Texto mostrado:
----
La democracia apenas cursaba sus primeros 600 días de vida. La inestabilidad política, económica e institucional eran una amenaza permanente. Y el presidente Raúl Ricardo Alfonsín, que aún no había cumplido dos años de mandato, tenía su primera prueba de fuego: las legislativas de 1985.

El pueblo fue convocado a las urnas para el 3 de noviembre con el fin de renovar la mitad de la Cámara de Diputados. Después de siete años de dictadura, en menos de dos años la Argentina volvía a las urnas y la participación casi empardó la de las presidenciales anteriores. En 1983 votó el 85% de los habilitados mientras que el 83% lo hizo en 1985. El deseo de elegir estaba instalado. También el derecho.
----
Entradas:
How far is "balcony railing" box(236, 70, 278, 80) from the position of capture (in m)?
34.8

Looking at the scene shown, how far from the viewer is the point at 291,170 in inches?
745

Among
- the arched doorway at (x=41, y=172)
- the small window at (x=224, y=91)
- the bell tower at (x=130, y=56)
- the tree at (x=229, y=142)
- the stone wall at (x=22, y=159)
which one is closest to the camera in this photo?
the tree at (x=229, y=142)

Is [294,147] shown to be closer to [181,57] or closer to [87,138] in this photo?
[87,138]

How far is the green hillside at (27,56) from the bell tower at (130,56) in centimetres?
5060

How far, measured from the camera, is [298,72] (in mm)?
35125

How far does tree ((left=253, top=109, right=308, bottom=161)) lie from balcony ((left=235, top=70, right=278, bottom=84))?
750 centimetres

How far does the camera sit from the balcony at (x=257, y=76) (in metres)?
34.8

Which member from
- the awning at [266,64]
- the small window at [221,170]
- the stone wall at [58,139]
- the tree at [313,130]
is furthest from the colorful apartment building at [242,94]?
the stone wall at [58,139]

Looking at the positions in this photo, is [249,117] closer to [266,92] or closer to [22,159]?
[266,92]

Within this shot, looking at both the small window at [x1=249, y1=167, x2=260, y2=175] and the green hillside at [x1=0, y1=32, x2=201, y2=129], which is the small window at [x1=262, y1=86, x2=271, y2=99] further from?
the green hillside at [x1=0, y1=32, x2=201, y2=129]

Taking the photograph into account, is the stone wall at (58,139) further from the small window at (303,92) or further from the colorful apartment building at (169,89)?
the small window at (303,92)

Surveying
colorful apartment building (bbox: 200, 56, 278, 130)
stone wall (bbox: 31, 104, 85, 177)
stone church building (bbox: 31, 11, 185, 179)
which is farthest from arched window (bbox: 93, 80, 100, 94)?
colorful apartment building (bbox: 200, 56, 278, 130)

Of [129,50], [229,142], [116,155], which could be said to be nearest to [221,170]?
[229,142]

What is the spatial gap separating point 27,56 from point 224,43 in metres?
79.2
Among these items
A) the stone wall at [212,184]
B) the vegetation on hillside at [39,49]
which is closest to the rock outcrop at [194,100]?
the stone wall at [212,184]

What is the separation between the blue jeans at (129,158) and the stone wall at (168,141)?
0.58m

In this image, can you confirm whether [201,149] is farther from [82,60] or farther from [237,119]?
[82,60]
----
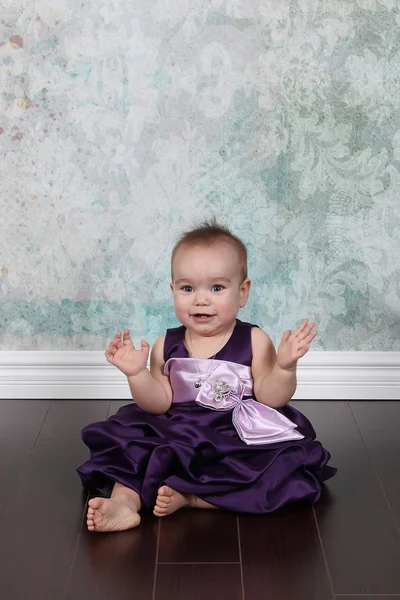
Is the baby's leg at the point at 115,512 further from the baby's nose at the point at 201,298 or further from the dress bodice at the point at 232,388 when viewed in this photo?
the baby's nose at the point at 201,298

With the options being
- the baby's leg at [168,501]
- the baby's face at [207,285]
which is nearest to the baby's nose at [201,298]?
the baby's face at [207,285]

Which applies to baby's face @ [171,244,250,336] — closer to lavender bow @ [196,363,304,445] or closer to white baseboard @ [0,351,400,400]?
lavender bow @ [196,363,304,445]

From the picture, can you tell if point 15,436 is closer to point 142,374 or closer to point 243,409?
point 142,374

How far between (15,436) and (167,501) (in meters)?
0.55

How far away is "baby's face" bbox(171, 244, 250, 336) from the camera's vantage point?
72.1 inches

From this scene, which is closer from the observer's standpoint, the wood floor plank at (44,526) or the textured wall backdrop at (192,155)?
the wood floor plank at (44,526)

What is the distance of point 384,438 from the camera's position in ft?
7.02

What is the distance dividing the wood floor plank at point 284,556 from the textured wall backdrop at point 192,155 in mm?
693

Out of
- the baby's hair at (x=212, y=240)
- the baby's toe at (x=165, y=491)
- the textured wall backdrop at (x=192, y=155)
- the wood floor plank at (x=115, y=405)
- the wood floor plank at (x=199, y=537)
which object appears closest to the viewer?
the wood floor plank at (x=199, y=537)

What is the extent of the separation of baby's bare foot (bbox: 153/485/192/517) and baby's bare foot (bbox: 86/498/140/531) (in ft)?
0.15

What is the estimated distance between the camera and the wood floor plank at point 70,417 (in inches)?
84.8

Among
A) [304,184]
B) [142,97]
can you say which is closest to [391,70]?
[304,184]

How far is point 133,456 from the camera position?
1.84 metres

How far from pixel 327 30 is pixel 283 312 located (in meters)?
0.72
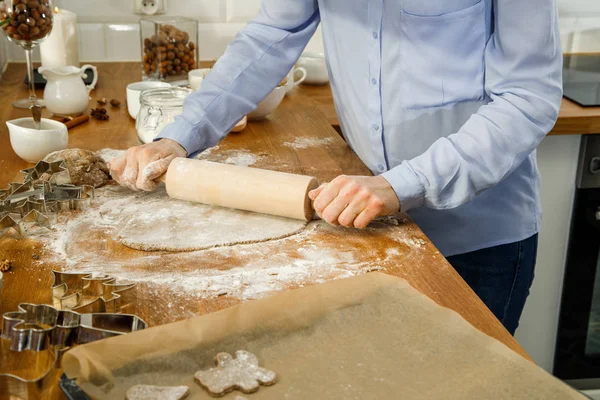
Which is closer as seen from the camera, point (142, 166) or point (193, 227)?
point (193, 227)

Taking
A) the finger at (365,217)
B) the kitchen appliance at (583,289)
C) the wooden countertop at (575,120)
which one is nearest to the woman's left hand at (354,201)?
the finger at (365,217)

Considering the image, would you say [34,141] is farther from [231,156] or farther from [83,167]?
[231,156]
----
Problema planteado 1: Copia sin cambios las líneas de las entradas comprendidas entre la que contiene "With the options being" y la que contiene "72.1 inches", ambas incluidas.
Problema planteado 2: Prosigue el texto sobre las elecciones legislativas de 1985 a partir del punto en que se detiene.

Resultado 1:
With the options being
- the baby's leg at [168,501]
- the baby's face at [207,285]
which is nearest to the baby's nose at [201,298]?
the baby's face at [207,285]

Which applies to baby's face @ [171,244,250,336] — closer to lavender bow @ [196,363,304,445] or closer to white baseboard @ [0,351,400,400]?
lavender bow @ [196,363,304,445]

From the picture, can you tell if point 15,436 is closer to point 142,374 or closer to point 243,409?
point 142,374

How far between (15,436) and (167,501) (in meters)?
0.55

How far away is "baby's face" bbox(171, 244, 250, 336) from the camera's vantage point?
72.1 inches

Resultado 2:
Desde abril del mismo año el país presenciaba el enjuiciamiento a los responsables del genocido y la primavera democrática reverdecía como pocas veces en la historia. Alfonsin aún cursaba su luna de miel con la sociedad y el llamado a elecciones ratificaría aquel gran y último momento del gobierno radical.

Con 129 diputados obtenidos en 1983, el objetivo del radicalismo era ratificar el apoyo popular avasallante con el que había sido ungido Alfonsín dos años antes. Mientras, el Partido Justicialista sufría la ausencia en el poder y las profundas diferencias entre los exponentes de la vieja guardia ortodoxa y la renovación peronista, que buscaba nuevos aires para el movimiento.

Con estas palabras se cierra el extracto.